**Exercise**. Turn the text of these entries into a JSON list of strings, one string per line, skipping any blank lines. Leave the pictures out.

**Scraped caption text**.
----
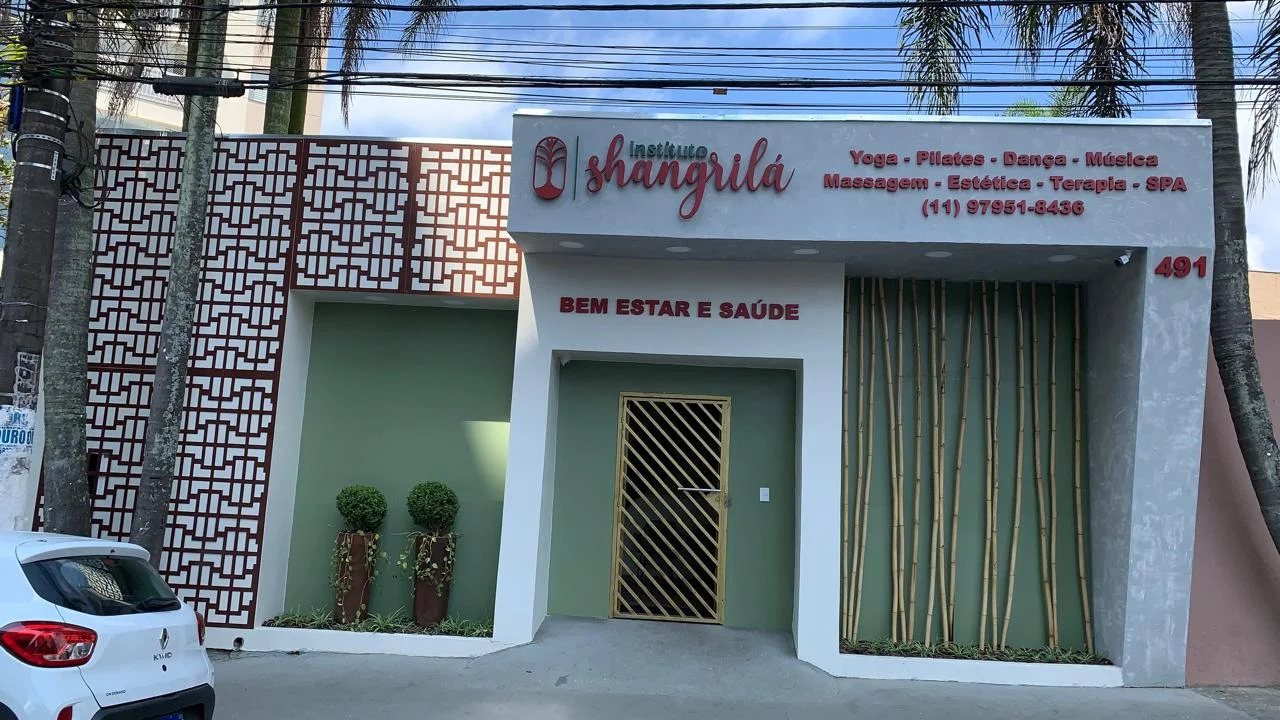 Instituto Shangrila do bem estar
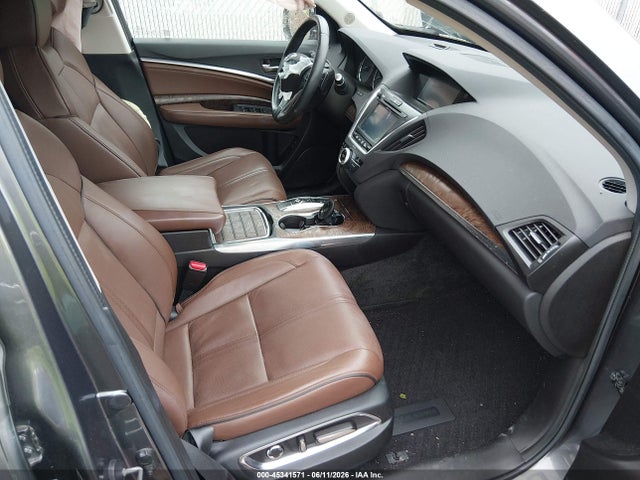 Продажа на аукционе авто 2019 Acura Mdx Sport Hybrid Advance Package, vin: 5J8YD7H7XKL001175, номер лота: 45341571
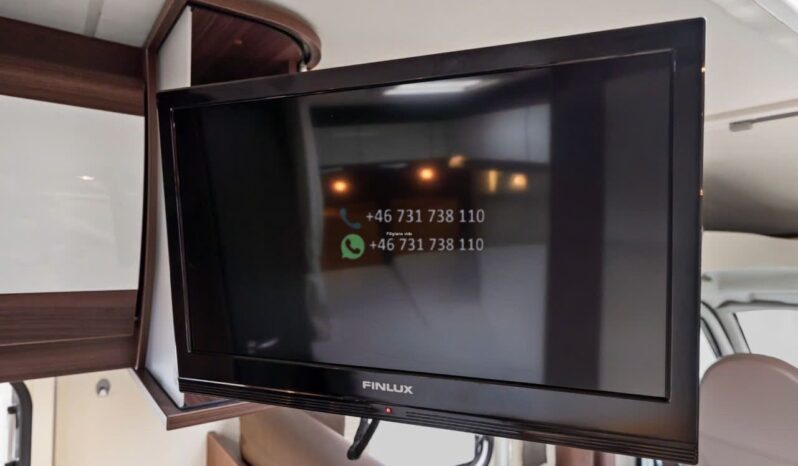 Bürstner Nexxo BT6601*2014 full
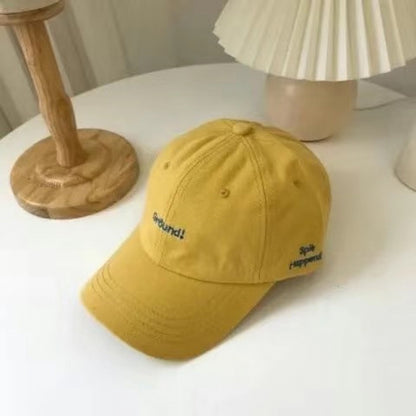 Damen Freizeit Statement Baseball Cap Brehn 1784083976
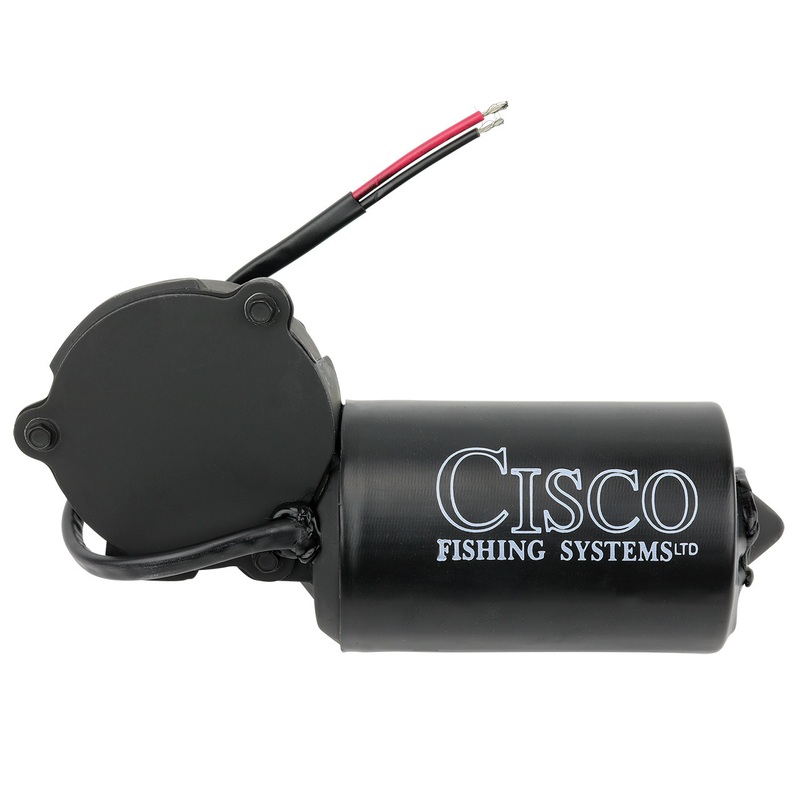 Cisco Replacement High-Speed Downrigger Motor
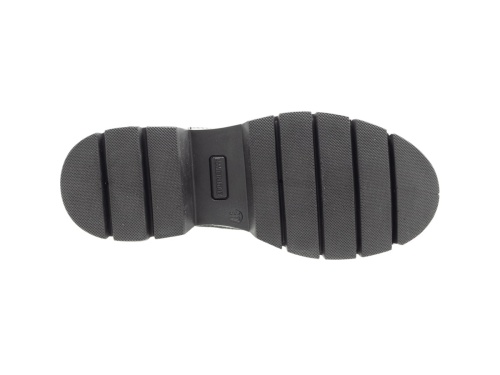 Женские челси IMAC, чёрные фото 7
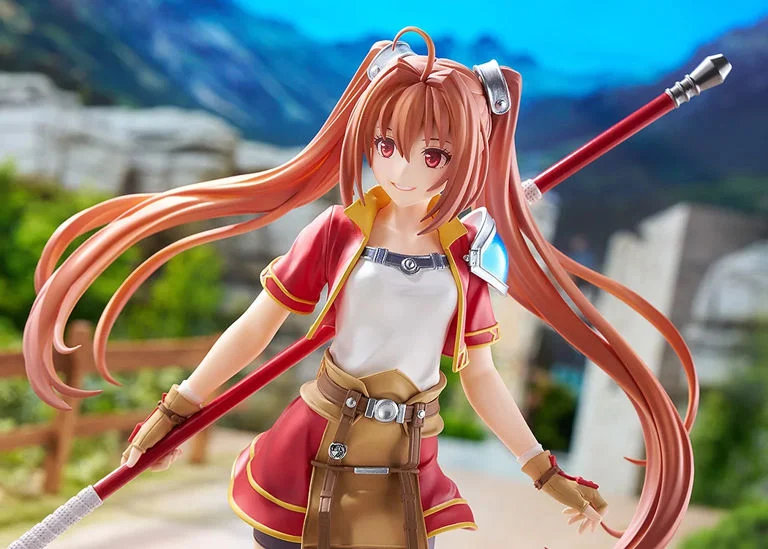 The Legend of Heroes Trails in the Sky 1st Chapter Pop Up Parade L Estelle Bright Figure - Image 5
----
**Task answer**.
[
  " Instituto Shangrila do bem estar",
  " Продажа на аукционе авто 2019 Acura Mdx Sport Hybrid Advance Package, vin: 5J8YD7H7XKL001175, номер лота: 45341571",
  " Bürstner Nexxo BT6601*2014 full",
  " Damen Freizeit Statement Baseball Cap Brehn 1784083976",
  " Cisco Replacement High-Speed Downrigger Motor",
  " Женские челси IMAC, чёрные фото 7",
  " The Legend of Heroes Trails in the Sky 1st Chapter Pop Up Parade L Estelle Bright Figure - Image 5"
]